When a name clings to a hole we may be sure that there is something in that hole to stir the pulse, and in fact there are few more absolute joys than a perfectly hit shot that carries the heaving waste of sand which confronts us on the third tee. The shot is a blind one, and we have not the supreme felicity of seeing the ball pitch and run down into the valley to nestle by the flag. We see it for a long time, however, soaring and swooping over the desert, and, when it finally disappears, we have a shrewd notion as to its fate. If the wind be fresh against us, we must play away to the right for safety, and the glorious enjoyment of the hole is gone, but even so a good shot will be repaid, and every yard that we can go to the left may make the difference between a difficult and an easy second.

On the very next tee another bunker of terrible aspect lies before us, this time a towering mountain of sand, and the ball is soon out of sight. However, at the second shot we get a good view of the green, away in the distance perched up on a plateau hard up against a fence. There is rough to the right and a bunker almost in the line to the left, but a good shot will carry it, and, after the ball has vanished for a moment, it will reappear, trickling gently along the plateau to the hole side; it is really a grand two-shot hole.

At the fifth the sandhills begin to close in upon us, but a fair straight drive should land the ball safely in the valley; this hole is now in the melting pot, and is being transformed from a three into a four.

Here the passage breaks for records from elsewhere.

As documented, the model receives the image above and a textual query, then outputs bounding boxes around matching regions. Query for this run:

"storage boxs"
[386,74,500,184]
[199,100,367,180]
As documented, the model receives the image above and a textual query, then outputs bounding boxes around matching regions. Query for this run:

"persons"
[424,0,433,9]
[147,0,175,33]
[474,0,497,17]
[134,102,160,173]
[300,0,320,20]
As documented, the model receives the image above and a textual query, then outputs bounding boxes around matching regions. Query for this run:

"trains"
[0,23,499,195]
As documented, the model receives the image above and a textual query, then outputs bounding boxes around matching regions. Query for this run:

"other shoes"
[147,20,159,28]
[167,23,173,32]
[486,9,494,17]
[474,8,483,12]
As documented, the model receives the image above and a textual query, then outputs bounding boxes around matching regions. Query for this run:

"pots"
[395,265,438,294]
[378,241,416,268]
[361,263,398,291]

We will, therefore, avoid a painful controversy and tee our ball before the famous ‘Maiden.’ Few bunkers have a more infamous reputation than this Maiden, but the new-comer to the Sandwich of to-day will think that she has done little to deserve it. There stands the Maiden, steep, sandy, and terrible, with her face scarred and seamed with black timbers, but alas! we have no longer to drive over her crown: we hardly do more than skirt the fringe of her garment. In old days the tee was right beneath the highest pinnacle, and sheer terror made the shot formidable, but the tee-shots to the fifth endangered the lives of those driving to the sixth, and the tee had to be put far away to the right. The present Maiden is but a shadow of its old self, and the splendour of it has in a great measure departed.

My pen has run away with me over the first six holes, as I knew it would, and there still remain twelve more holes to play. ‘Hades’ will, no doubt, deserve its name if we top our tee-shot, though otherwise it is a reasonably easy three, but the ninth is in reality a far more formidable affair. The hole will doubtless be called the ‘Corsets’ for ever, but the second of these two famous bunkers now plays but an inconsiderable part, for the reformers have moved the green far on and away to the left and, it must be admitted, have made a good hole out of a very bad one.